Fitch believes that across the group a 2 percent decline in GAAP (generally accepted accounting practices) equity from year-end 2010 can be easily absorbed by the reinsurance market, which the agency views as being strongly capitalized at year-end 2010.
Fitch recognizes, however, that year-to- date capital erosion leaves less margin for error as the U.S. hurricane season approaches, which it says has produced many of the largest global catastrophe losses on record.
Any meaningful catastrophe losses for the remainder of 2011 could strain the capital bases of individual companies, Fitch notes.
Depending on the size of these potential events, incremental capital declines could result in more meaningful pricing improvement in the broader market, Fitch says, particularly if losses significantly affect primary companies that were relatively unscathed by the major loss events of first-quarter 2011.
Fitch observes that the primary loss driver in the first three months of 2011 was the Japanese earthquake, resulting in pretax net losses of about $8.9 billion for the reinsurers in this group.
The earthquake in New Zealand, as well as a cyclone and floods in Australia, added another $6.8 billion of pretax catastrophe losses in first-quarter 2011.

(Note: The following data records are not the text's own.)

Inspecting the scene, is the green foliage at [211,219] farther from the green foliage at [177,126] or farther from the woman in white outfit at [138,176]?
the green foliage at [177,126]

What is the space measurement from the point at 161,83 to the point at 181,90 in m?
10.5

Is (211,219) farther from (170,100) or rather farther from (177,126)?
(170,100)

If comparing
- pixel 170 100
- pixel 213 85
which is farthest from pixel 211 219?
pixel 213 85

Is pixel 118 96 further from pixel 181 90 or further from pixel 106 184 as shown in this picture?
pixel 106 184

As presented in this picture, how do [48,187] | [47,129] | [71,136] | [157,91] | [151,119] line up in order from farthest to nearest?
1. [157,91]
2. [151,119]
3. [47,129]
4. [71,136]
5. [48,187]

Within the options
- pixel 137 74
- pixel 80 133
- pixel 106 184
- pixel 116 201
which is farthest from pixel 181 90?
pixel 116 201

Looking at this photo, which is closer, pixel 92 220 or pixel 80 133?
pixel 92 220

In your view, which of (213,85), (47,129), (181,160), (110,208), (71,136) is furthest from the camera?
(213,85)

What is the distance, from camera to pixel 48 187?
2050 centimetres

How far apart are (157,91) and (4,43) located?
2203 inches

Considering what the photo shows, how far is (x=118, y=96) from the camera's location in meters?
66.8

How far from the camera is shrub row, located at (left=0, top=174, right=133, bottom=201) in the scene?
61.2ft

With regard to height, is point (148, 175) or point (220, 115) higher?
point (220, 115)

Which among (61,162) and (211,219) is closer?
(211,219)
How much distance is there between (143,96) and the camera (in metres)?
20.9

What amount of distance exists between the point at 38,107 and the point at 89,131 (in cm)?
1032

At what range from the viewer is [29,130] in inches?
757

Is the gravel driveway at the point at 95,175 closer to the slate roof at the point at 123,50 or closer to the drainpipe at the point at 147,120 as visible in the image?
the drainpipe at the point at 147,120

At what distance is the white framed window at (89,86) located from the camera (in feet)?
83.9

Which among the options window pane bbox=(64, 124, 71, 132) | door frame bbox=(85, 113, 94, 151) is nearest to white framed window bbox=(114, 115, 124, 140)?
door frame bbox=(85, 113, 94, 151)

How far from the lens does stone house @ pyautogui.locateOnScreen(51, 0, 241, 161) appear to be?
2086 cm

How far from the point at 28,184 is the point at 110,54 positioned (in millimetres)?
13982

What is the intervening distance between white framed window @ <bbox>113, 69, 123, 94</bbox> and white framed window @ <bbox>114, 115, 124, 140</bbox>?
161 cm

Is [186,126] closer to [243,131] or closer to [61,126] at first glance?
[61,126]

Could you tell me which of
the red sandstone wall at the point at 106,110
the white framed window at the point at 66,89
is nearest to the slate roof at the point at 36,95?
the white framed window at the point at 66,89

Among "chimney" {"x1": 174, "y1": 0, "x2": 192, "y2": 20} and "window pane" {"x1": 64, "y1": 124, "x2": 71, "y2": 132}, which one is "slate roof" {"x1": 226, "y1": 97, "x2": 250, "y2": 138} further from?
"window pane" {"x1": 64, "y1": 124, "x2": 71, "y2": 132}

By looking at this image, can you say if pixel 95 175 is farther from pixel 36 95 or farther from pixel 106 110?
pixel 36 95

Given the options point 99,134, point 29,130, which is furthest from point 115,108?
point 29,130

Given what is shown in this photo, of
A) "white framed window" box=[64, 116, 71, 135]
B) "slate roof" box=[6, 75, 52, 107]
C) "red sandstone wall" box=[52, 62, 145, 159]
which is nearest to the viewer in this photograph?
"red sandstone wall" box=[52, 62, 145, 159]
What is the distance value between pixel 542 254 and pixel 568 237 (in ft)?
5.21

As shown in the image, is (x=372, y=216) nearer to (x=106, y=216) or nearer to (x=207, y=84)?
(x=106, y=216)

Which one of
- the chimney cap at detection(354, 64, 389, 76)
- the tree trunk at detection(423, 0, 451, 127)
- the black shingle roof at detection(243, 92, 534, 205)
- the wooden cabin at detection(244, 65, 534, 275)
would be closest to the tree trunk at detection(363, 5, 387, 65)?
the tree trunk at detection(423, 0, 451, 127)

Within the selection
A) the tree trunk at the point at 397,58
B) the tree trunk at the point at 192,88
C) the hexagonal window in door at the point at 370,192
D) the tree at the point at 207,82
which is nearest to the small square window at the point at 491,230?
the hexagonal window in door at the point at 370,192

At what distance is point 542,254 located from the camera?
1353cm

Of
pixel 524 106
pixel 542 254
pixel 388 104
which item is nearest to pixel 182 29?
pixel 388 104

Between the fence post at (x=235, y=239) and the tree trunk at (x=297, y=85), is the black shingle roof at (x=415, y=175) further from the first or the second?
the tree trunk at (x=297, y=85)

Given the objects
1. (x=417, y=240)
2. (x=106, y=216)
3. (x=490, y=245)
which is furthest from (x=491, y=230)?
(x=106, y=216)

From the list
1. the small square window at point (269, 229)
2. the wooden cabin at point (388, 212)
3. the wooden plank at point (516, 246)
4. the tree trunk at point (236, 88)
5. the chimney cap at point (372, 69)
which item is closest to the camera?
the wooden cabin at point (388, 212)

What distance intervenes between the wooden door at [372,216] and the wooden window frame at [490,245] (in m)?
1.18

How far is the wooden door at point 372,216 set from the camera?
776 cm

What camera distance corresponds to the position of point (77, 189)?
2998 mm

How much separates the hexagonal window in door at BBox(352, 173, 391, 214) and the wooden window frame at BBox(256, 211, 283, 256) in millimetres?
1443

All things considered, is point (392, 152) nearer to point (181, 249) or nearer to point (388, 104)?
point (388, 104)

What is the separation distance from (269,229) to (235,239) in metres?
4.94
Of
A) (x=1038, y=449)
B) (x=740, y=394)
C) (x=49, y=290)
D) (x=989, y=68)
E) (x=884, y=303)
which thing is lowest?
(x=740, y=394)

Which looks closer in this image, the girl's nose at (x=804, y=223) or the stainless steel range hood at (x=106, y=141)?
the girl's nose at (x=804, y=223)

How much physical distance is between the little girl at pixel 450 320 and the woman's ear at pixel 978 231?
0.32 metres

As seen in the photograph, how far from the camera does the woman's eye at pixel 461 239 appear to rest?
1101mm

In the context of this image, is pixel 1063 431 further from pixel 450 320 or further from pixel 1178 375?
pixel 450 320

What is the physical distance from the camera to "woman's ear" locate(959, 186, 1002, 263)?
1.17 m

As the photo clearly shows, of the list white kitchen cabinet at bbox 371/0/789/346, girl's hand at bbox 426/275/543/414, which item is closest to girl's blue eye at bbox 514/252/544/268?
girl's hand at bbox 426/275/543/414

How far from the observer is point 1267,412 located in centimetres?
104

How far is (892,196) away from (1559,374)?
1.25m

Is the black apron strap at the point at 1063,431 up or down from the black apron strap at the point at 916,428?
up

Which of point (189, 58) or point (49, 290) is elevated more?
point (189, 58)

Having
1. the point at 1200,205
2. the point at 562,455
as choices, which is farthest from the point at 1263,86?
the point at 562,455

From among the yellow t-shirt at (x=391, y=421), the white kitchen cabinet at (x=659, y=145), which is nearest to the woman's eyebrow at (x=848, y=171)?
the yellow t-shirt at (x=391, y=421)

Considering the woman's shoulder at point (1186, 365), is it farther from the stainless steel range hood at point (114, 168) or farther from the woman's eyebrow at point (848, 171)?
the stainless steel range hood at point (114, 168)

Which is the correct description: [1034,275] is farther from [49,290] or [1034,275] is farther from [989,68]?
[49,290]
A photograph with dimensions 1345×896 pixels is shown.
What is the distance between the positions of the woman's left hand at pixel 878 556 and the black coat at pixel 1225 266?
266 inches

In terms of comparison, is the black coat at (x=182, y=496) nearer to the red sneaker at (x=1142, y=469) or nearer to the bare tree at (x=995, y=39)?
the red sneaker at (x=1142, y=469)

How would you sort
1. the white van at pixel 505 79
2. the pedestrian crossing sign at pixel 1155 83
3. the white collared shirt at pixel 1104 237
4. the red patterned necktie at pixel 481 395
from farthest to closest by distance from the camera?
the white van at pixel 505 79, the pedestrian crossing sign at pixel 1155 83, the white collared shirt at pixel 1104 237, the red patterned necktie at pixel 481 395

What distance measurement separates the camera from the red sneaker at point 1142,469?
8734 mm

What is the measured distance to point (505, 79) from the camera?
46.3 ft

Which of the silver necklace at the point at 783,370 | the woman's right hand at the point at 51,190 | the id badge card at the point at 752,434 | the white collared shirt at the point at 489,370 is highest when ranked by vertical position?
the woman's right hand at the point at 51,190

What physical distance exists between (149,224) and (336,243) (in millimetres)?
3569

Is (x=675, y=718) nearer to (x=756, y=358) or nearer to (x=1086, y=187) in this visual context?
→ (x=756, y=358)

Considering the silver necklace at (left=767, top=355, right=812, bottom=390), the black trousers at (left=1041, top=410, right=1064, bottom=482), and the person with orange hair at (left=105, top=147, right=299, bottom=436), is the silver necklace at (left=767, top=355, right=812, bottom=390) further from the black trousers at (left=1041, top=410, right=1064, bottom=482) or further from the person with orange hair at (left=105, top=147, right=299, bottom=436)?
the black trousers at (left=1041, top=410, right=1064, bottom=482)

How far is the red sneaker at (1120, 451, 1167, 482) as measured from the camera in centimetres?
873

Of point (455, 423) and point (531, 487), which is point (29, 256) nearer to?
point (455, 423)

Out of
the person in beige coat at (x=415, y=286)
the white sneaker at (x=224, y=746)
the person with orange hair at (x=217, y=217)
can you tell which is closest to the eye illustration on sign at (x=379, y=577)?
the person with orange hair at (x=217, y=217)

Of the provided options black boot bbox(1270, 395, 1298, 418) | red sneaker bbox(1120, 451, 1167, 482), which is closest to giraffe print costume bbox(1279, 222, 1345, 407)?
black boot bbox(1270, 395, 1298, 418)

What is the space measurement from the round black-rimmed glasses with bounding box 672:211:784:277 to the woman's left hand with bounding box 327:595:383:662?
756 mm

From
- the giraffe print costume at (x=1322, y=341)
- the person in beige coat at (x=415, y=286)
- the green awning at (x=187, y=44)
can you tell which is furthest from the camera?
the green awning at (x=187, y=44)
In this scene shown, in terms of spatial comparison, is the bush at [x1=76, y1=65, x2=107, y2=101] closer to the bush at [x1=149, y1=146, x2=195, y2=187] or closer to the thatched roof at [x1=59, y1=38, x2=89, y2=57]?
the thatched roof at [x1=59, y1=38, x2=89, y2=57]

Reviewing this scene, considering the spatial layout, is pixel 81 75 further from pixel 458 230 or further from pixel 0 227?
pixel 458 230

Companies with more geographically diverse property reinsurance underwriting portfolios were in many cases hit disproportionately hard by thr confluence of events, several of which took place outside of what are generally considered to be peak catastrophe zones, Fitch says.
In first-quarter 2010, the Chilean earthquake and Winter Storm Xynthia combined to contribute about 20 combined ratio points to reinsurers’ underwriting results.